Holly was my first Border Collie. I purchased her for $100.00 from a man named Gordon Cline who lives in Tazewell, Virginia. I have done all the training myself.

What were Holly's greatest strengths? What were her chief weaknesses?

Holly’s strengths are her heart, her courage, and her desire to work like no other dog I have ever been around. She has tremendous balance and has always remained keen and happy to work regardless of the heat, livestock, or training pressures that I have exposed her to. I was gathering sheep for a neighbor once and Holly overheated to the point that she could not stand on her back legs. She remained in a sitting position and tried to drag herself toward the sheep. She did not want to quit working and would have died that day if I had not stopped her. I regret allowing her to work to that point and I guess I have been Holly’s chief weakness. Having said that, she did not have a natural feel for sheep and she would constantly push them too fast. When I first started Holly, things I did in her training created a fear in her that her sheep were going to escape. Whenever something went wrong during the drive, she would flank around and start bringing sheep to me, FAST! She felt that she had to constantly be in control of the sheep.

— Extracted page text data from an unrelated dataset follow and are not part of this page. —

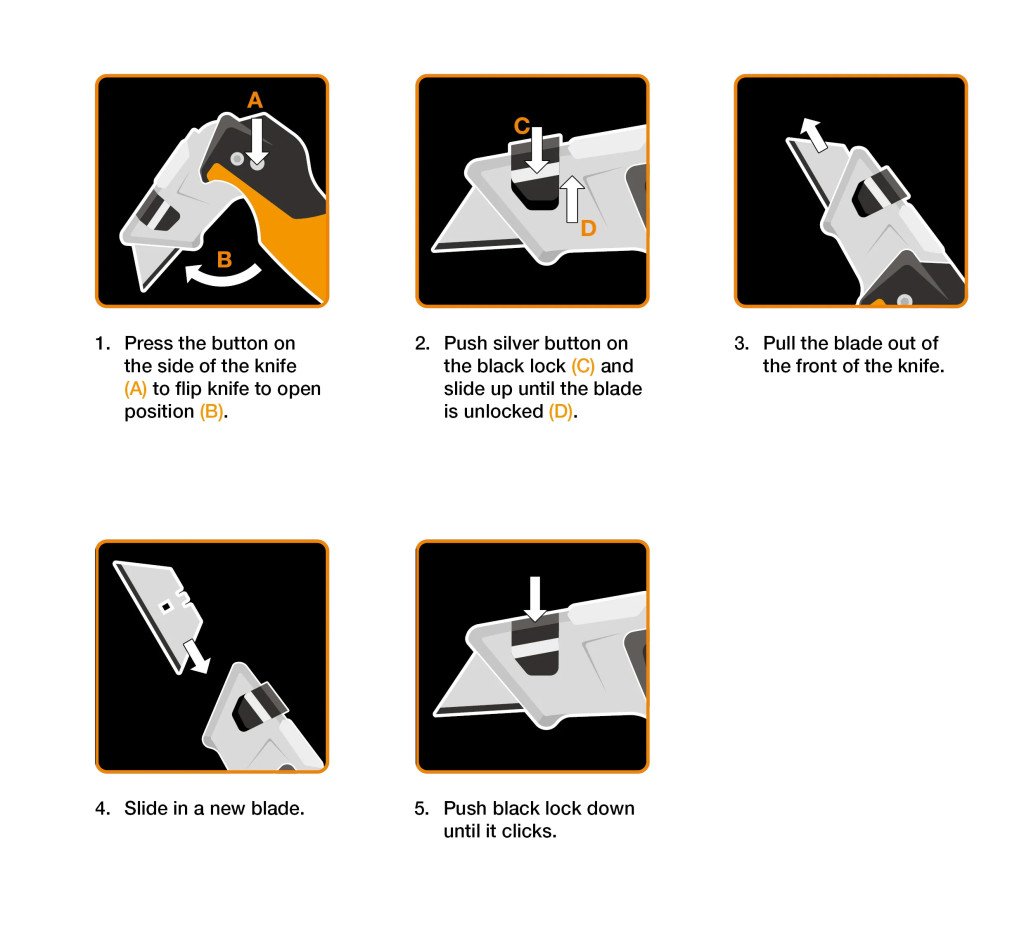 A

B

1. Press the button on the side of the knife (A) to flip knife to open position (B).

C

D

2. Push silver button on the black lock (C) and slide up until the blade is unlocked (D).

3. Pull the blade out of the front of the knife.

4. Slide in a new blade.

5. Push black lock down until it clicks.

How long did it take you and Holly to succeed as a team in sheepdog trials?

As luck would have it, Holly won her first trial. It was at Seclusival in May of 1995 in Nov Nov. In July of 1996, I ran Holly for the first time in open at Jeff Hoffman’s. She won her first open trial that day and is still going strong.

Was there any one moment that caused you to realize that she was a very special dog?

I don’t think there was any one moment. I think that it was a series of events that built on one another. When I saw her handle tough situations on the farm, that day that she would not stop working even though she was overheated, and the fact that she was strong enough to do real work and still be competitive at trials, but I guess the real deciding factor was how hard it has been to find a replacement for her. When you go through dozens of dogs over the years, from many different kennels and bloodlines, only to find that nothing quite compares to what you have, it is then that you know you have been blessed with a truly great dog!

What were the greatest challenges that you and Holly faced together?

I think our biggest challenge was the fact that we were both so inexperienced.

How successful was Holly as a brood bitch? How many litters did she have? To whom was she bred? In general, what qualities did she tend to pass on to her offspring?

Holly was only bred once to Kent Kuykendall’s Coon. She had three puppies by C-section, one male and two females. Unfortunately none of the puppies turned out to be what I was looking for.

What was the most exciting/gratifying trial in which you and Holly participated?

I guess I would have to say the 1999 National Finals. Holly and I were 13th in the first go, 3rd in the semi finals, and 5th in the final round.

Is there anything else about Holly that you'd like to add?

Through a wonderful dog named Holly, God has opened a whole new chapter in my life. I have made friendships that will last a lifetime, and had the opportunity to travel all over the United States and Great Britain with these wonderful dogs. I will never be able to repay her for all she has done for me!